Re: smart short test crashes software raid array?

Kent Dorfman <kent.dorfman766@xxxxxxxxx> · Sat, 9 Mar 2019 11:43:16 -0500

On 3/9/19, Leslie Rhorer <lrhorer@xxxxxxxxxxxx> wrote:
>      Oh, and BTW, you say you are losing two spindles, right? From your
> response, I loosely infer it is either the two Seagate drives or else
> the two Western Digital drives that are being dropped.  Is that
> correct?  If so, doesn 't that suggest something to you?
>
>      On a different note, you don't mention what RAID level you are
> running, but given the fact the array croaks when two drives are
> removed, I take it the array is RAID5 or less?  I suggest at least RAID6
> and I would also suggest a hot spare.
>
> On 3/9/2019 8:41 AM, Leslie Rhorer wrote:
>>     I think you may have used the term "driver" twice when you meant
>> to say, "Drive".  The SMART operations are all contained fully within
>> the hard drive hardware, so there is no direct interaction between
>> RAID or any other host software and the SMART facilities, including
>> the tests.  In a properly functioning hard drive, SMART operations
>> should not cause an I/O call timeout.  I believe there are timeout
>> traps in the ATA / SCSI I/O drivers, but I don't think there are any
>> timeout traps in RAID.  I could be wrong on that point, however.
>>
>>     RAID itself is not going to be failure susceptible to bandwidth
>> limitations of the CPU or the I/O subsystems.  One could run RAID on a
>> bunch of floppy disks, and it wouldn't care.  I am guessing you have a
>> hardware issue.  Since the issue reportedly only shows up when SMART
>> tests are running, I would suspect the hard drives themselves.
>>
>>     Roger's suggestions are also reasonable.  I would start by backing
>> up all the data.  I will say that again: back up all your data.  Then
>> I would try swapping  hardware, starting with the drives, and then the
>> power supply.  How big is the power supply, by the way?  Then I would
>> try drive cables, followed by the HBA / Drive controller.  Are you
>> using an external drive enclosure, or are the drives internal to the PC?
>>
>> On 3/9/2019 3:43 AM, Kent Dorfman wrote:
>>> nothing useful in the dmesg, and offline means registered as failed
>>> under /proc/mdstat. or [UU..] instead of [UUUU].

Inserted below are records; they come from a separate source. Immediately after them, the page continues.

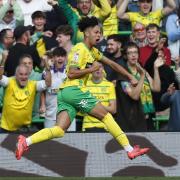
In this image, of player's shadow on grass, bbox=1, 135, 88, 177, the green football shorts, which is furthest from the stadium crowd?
player's shadow on grass, bbox=1, 135, 88, 177

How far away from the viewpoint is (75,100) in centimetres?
872

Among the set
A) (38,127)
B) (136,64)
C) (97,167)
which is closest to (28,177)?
(97,167)

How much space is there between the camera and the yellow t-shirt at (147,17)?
12867 millimetres

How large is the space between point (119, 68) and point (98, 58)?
0.33m

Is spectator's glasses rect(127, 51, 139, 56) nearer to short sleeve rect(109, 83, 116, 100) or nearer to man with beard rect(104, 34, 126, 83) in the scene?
man with beard rect(104, 34, 126, 83)

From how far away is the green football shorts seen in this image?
343 inches

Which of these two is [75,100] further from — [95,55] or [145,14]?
[145,14]

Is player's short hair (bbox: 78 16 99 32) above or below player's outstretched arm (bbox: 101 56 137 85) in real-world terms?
above

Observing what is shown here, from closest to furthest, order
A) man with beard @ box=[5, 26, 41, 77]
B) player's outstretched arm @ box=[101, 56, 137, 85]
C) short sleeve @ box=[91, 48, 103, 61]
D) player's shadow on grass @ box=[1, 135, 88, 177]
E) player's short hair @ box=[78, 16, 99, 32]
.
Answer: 1. player's short hair @ box=[78, 16, 99, 32]
2. short sleeve @ box=[91, 48, 103, 61]
3. player's outstretched arm @ box=[101, 56, 137, 85]
4. player's shadow on grass @ box=[1, 135, 88, 177]
5. man with beard @ box=[5, 26, 41, 77]

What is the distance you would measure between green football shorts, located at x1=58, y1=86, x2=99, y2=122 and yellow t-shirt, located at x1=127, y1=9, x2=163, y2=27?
4.35 m

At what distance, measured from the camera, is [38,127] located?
11250 mm

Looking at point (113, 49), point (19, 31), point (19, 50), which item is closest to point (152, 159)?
point (113, 49)

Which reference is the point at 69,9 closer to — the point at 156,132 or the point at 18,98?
the point at 18,98

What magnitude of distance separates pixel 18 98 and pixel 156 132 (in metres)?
2.09
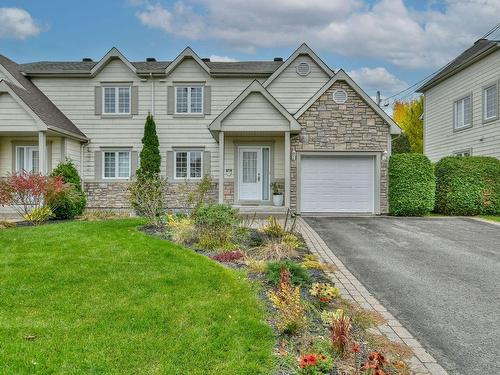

>>> since the array was mounted at the time of failure, just read/write
>>> errors when attempting to access files on it.
>>>
>>> These are the drive IDs from my script that spawns smart test.
>>>
>>> "ata-ST2000DL003-9VT166_5YD4TB1X"
>>> "ata-ST2000DM001-1CH164_Z3408QTZ"
>>> "ata-WDC_WD20EARX-00PASB0_WD-WCAZA8323338"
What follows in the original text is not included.